-- Begin EXERCISE MATERIAL --

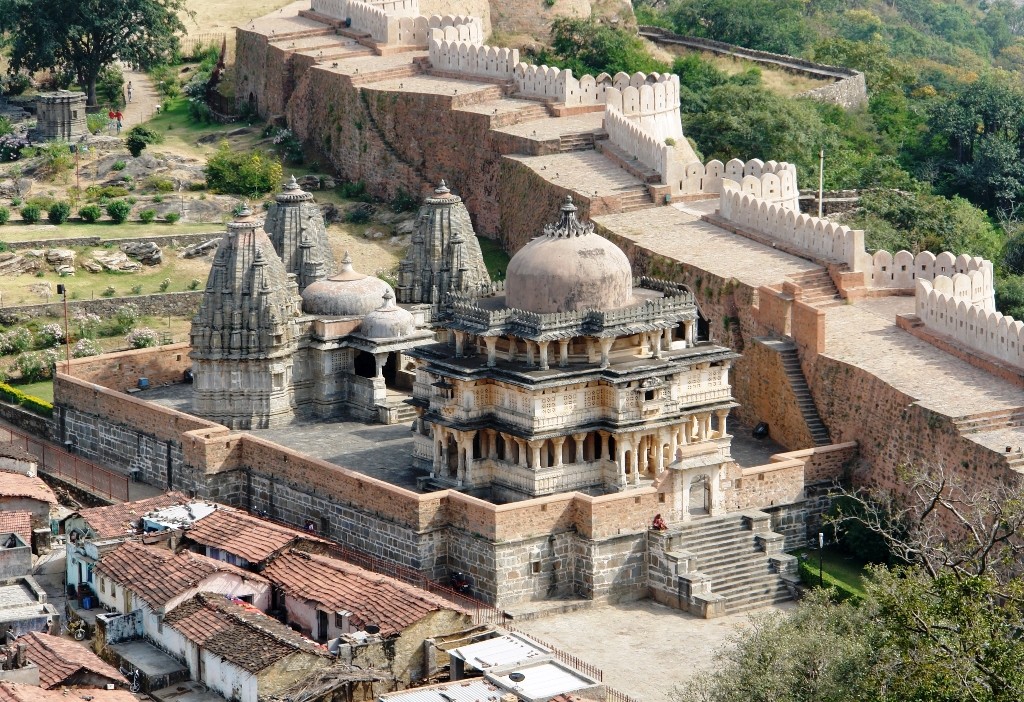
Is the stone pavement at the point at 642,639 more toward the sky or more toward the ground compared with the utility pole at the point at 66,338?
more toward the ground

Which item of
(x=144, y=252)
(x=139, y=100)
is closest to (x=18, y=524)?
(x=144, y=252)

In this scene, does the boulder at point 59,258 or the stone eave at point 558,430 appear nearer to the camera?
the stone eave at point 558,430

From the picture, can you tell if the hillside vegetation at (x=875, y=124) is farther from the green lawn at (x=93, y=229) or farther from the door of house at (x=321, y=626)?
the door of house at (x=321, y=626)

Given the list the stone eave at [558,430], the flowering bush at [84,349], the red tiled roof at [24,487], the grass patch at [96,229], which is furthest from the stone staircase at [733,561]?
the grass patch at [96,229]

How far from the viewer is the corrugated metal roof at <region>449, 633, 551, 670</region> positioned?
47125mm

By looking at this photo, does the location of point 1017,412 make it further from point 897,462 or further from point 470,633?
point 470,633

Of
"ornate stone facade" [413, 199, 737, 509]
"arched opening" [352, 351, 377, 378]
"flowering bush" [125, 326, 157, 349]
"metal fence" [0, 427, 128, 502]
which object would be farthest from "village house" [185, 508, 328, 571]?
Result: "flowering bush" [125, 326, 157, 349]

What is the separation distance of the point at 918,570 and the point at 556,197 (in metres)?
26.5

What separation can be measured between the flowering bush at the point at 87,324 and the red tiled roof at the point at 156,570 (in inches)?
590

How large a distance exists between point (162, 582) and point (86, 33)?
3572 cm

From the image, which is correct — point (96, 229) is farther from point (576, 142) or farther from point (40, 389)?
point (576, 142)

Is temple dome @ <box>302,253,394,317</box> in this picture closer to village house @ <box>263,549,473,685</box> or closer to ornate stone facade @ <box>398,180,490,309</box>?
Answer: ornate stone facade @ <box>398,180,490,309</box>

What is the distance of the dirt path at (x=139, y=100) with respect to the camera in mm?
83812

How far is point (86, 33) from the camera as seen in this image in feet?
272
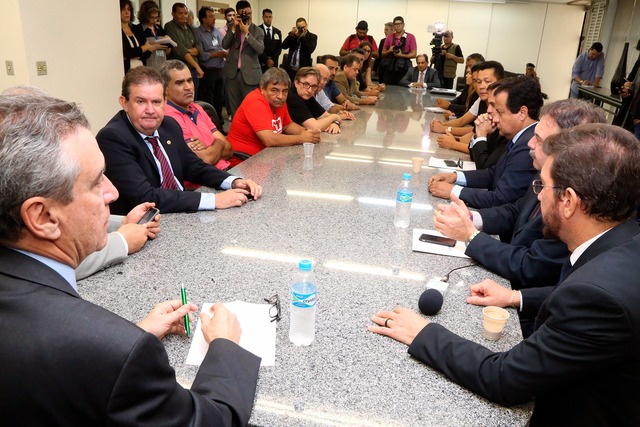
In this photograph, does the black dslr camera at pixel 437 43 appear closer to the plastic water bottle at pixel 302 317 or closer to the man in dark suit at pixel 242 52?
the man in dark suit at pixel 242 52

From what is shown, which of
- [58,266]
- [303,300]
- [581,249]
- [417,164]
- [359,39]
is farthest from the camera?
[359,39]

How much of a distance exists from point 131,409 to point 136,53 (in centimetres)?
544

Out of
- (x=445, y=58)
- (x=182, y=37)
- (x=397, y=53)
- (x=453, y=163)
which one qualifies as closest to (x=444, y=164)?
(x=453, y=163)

-- End EXERCISE MATERIAL --
-- Begin EXERCISE MATERIAL --

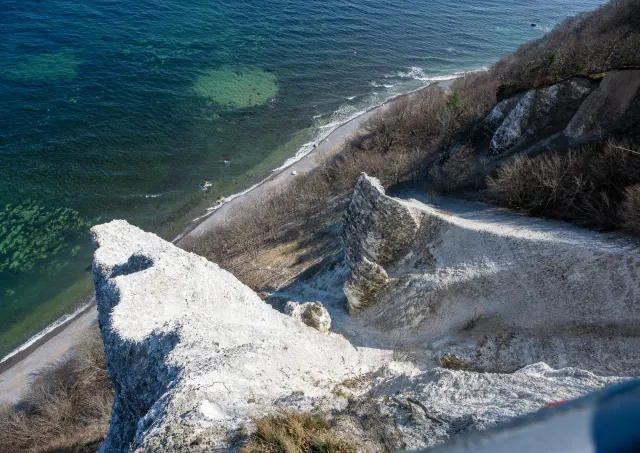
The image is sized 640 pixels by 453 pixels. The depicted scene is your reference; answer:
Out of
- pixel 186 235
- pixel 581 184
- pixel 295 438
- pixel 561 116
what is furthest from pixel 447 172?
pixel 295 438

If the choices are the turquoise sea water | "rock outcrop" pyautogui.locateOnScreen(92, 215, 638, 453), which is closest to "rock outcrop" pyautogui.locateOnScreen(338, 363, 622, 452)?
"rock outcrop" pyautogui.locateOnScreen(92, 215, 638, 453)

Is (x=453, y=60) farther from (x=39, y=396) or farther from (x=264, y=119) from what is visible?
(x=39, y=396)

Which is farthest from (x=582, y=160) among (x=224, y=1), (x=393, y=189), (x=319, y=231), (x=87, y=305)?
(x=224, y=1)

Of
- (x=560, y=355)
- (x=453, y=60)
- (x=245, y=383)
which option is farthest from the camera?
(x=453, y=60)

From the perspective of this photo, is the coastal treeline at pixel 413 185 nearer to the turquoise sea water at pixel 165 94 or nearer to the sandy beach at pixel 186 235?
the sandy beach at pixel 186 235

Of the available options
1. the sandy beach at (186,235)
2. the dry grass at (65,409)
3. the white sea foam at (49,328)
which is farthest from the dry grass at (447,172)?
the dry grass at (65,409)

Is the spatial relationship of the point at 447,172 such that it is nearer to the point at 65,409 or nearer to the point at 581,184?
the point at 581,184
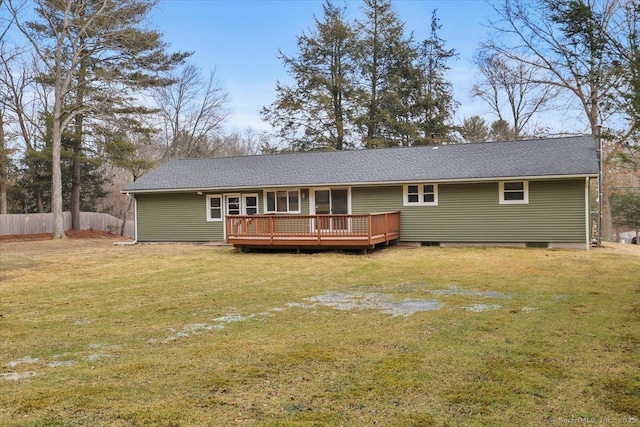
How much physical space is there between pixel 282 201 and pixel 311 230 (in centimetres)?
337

-- End EXERCISE MATERIAL --

■ **EXERCISE BRIEF**
Locate each line in the items above that includes the string "village", with case counting, and copy those lines.

■ **REPLY TO THE EXERCISE**
which object would be farthest from "village house" [185, 508, 328, 571]?
Is temple dome @ <box>302,253,394,317</box> in this picture closer to village house @ <box>263,549,473,685</box> or closer to ornate stone facade @ <box>398,180,490,309</box>?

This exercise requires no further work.